- [Directions for this task]: Return the lines beginning at the one that contains "From the objects" and running to the end of the records, exactly and with nothing else. Omit pictures.

Spatial reasoning dataset excerpts:
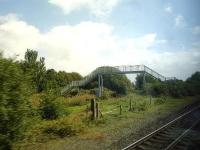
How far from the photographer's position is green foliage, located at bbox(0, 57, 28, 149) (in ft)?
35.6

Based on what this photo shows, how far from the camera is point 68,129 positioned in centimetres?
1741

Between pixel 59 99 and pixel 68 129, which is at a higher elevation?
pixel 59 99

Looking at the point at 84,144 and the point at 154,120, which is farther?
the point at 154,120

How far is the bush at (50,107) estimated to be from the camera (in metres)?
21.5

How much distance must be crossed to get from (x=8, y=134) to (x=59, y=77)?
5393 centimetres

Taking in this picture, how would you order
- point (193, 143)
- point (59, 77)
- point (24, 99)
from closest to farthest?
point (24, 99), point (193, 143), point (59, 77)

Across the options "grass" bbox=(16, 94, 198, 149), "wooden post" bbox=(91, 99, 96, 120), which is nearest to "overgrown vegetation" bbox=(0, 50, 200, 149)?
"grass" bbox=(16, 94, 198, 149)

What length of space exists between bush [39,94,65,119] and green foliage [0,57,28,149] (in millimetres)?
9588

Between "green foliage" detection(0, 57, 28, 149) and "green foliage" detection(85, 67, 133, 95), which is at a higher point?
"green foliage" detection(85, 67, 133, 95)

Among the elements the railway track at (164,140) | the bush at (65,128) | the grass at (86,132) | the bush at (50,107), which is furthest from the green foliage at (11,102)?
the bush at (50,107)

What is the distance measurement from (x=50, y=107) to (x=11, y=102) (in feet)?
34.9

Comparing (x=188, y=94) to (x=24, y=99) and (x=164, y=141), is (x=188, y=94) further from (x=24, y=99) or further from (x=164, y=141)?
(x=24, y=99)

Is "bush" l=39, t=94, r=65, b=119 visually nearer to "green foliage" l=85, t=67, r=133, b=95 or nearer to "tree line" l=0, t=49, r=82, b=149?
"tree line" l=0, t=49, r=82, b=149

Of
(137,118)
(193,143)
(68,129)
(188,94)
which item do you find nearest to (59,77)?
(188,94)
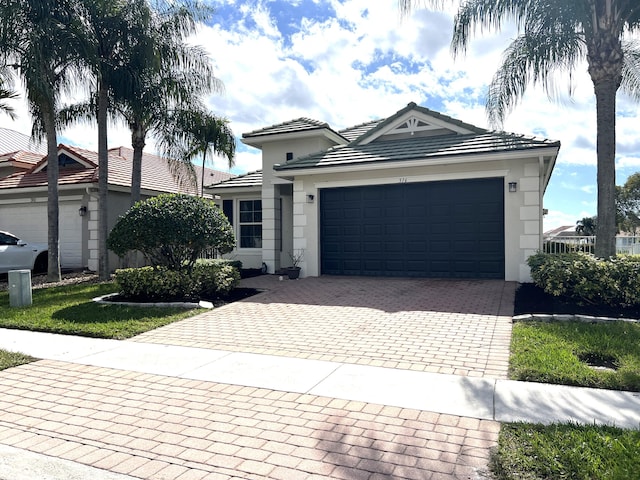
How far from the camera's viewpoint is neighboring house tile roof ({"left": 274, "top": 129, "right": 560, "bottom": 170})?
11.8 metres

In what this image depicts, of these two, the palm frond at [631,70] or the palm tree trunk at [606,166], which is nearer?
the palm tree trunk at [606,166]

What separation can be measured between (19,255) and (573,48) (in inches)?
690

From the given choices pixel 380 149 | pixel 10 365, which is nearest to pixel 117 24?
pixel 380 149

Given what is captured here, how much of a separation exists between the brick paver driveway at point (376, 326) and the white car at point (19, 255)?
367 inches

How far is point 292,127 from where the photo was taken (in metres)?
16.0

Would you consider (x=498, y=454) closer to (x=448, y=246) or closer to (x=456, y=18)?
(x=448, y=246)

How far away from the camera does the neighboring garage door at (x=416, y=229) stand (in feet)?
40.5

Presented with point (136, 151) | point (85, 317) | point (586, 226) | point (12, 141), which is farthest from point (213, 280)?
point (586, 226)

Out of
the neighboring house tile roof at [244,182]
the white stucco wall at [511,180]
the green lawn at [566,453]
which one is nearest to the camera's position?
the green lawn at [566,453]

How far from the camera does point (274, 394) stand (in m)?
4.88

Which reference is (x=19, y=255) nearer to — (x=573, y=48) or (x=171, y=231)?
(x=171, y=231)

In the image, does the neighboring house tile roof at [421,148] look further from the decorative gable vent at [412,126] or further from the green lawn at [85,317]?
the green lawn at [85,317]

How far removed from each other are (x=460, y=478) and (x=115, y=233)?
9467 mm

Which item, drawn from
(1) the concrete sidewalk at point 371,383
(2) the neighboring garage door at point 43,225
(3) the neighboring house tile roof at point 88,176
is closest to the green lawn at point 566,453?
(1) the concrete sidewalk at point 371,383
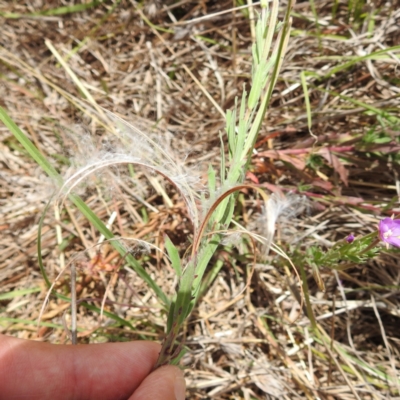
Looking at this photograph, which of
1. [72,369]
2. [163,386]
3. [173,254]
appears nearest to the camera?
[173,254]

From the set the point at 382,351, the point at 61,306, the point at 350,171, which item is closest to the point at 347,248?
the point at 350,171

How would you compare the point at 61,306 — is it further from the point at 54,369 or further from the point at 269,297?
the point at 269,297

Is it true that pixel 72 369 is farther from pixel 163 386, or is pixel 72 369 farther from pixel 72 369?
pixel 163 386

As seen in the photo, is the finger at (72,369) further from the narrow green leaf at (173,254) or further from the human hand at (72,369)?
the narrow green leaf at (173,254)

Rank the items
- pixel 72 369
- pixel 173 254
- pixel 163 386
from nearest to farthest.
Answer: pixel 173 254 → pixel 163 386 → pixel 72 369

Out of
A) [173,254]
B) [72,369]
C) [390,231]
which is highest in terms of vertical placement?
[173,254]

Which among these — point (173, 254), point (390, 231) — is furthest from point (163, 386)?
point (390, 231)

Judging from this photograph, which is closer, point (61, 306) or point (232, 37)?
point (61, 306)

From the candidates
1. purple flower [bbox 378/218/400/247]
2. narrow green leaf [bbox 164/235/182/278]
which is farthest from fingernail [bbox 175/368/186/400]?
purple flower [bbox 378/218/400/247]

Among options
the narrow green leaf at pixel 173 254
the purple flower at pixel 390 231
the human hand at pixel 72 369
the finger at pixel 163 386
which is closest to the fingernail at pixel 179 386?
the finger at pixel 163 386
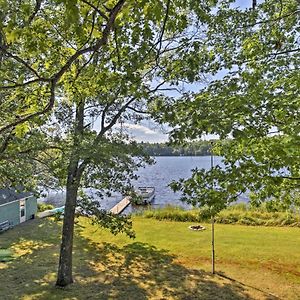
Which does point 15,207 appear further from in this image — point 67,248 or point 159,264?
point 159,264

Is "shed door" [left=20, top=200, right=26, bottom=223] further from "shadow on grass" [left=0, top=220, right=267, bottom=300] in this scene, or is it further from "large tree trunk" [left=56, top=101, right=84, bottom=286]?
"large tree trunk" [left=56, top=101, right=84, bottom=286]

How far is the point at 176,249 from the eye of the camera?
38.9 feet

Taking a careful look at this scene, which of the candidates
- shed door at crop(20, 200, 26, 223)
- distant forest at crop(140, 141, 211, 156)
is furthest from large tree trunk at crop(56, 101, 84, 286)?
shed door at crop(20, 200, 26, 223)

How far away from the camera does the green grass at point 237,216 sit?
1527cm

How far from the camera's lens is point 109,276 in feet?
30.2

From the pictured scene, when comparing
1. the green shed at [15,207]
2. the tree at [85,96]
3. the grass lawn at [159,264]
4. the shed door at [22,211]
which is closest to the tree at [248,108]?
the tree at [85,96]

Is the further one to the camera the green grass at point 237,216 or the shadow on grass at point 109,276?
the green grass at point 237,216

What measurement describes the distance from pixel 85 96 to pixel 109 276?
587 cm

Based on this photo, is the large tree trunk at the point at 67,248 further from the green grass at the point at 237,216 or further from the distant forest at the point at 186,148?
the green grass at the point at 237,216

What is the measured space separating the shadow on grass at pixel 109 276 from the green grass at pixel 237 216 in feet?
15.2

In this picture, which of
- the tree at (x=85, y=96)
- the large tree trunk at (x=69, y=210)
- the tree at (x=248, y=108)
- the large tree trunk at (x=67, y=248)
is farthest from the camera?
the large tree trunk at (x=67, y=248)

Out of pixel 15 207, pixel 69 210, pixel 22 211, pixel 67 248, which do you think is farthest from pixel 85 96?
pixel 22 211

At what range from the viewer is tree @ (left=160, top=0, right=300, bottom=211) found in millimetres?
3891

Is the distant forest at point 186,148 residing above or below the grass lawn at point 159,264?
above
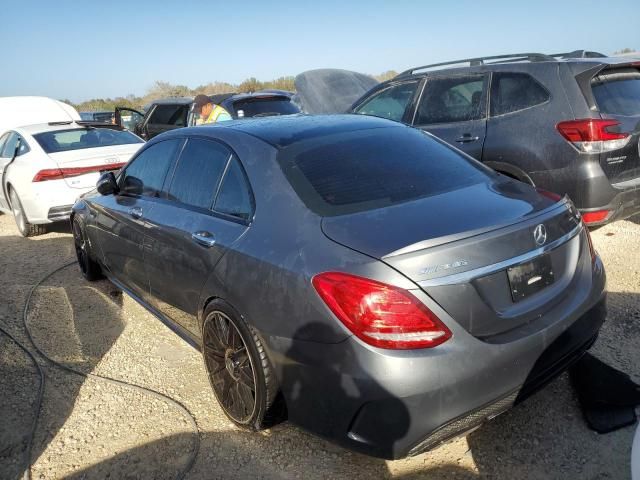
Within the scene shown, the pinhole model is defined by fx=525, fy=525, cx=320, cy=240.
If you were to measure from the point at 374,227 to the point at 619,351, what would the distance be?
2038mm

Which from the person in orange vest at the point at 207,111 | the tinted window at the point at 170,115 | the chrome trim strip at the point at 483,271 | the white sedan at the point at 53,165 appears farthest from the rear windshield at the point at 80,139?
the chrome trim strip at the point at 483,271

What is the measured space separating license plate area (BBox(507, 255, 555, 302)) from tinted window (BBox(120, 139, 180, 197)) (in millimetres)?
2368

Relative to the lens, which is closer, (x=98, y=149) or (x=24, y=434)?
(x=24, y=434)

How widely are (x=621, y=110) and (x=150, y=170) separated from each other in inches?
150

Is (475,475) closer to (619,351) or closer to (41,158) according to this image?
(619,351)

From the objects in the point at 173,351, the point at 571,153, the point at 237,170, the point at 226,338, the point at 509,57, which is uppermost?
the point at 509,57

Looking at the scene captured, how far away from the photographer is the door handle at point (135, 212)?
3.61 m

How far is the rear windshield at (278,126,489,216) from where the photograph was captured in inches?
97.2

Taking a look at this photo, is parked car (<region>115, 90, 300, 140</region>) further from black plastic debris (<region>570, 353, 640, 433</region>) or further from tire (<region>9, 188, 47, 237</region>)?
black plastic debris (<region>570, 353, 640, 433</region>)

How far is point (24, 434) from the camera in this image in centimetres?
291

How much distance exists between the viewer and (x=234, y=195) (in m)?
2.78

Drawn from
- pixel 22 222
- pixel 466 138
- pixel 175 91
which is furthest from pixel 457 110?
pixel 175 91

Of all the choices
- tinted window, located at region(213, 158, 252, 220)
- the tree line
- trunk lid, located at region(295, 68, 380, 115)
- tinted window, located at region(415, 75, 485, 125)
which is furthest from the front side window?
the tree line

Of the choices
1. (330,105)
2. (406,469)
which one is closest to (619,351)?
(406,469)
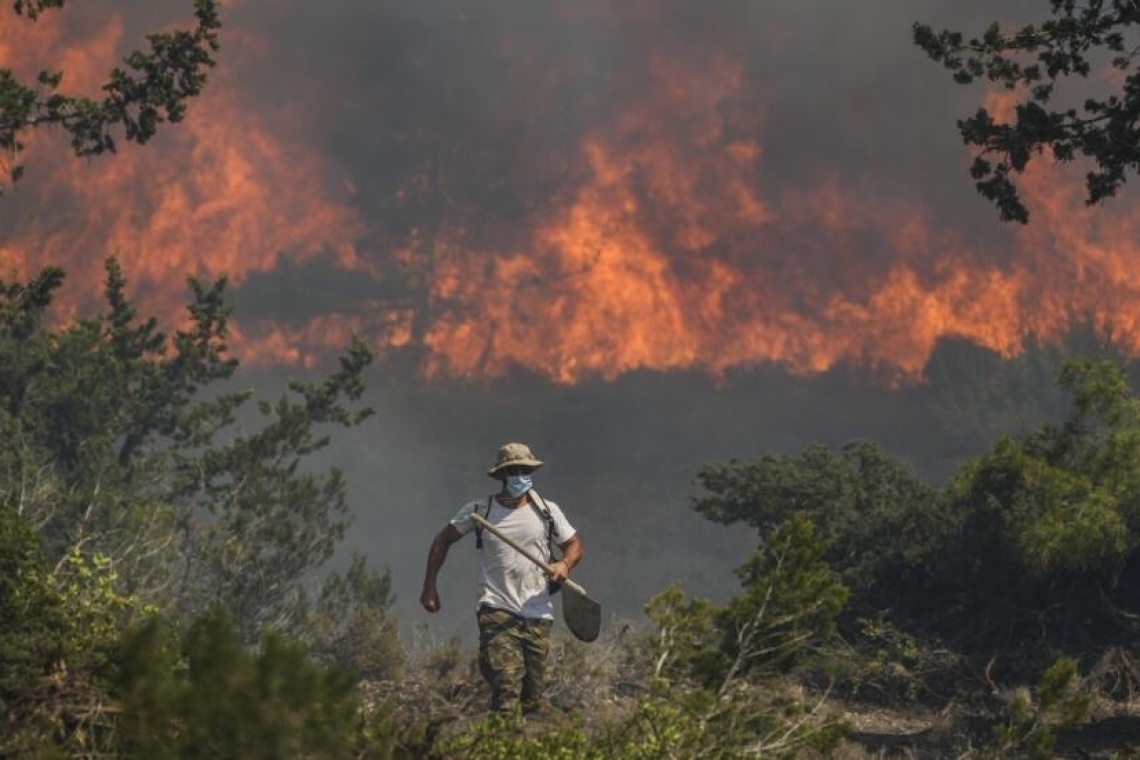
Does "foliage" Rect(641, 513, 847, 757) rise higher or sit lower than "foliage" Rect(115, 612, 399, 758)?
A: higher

- [Answer to the exercise]:
From the objects in the point at 173,351, the point at 571,153, the point at 237,170, the point at 226,338, the point at 509,57, which is uppermost?
the point at 509,57

Looking at the scene captured, how far away from the photographer is the door handle at point (135, 212)?
3.61 m

How far is the rear windshield at (278,126,489,216) from where the photograph was captured in inches?
97.2

Taking a look at this photo, is parked car (<region>115, 90, 300, 140</region>) further from black plastic debris (<region>570, 353, 640, 433</region>) or further from tire (<region>9, 188, 47, 237</region>)?
black plastic debris (<region>570, 353, 640, 433</region>)

How far is point (24, 434) from the camera in this image in centimetres?
291

How much distance exists between the viewer and (x=234, y=195) (in m)?
2.78

Drawn from
- pixel 22 222
- pixel 466 138
- pixel 175 91
which is furthest from pixel 457 110?
pixel 175 91

Of all the choices
- tinted window, located at region(213, 158, 252, 220)
- the tree line
- trunk lid, located at region(295, 68, 380, 115)
- tinted window, located at region(415, 75, 485, 125)
which is furthest from the front side window?
the tree line

Of the choices
1. (330,105)
2. (406,469)
which one is closest to (619,351)?
(406,469)
Does "foliage" Rect(641, 513, 847, 757) rise higher or sit lower than "foliage" Rect(115, 612, 399, 758)?
A: higher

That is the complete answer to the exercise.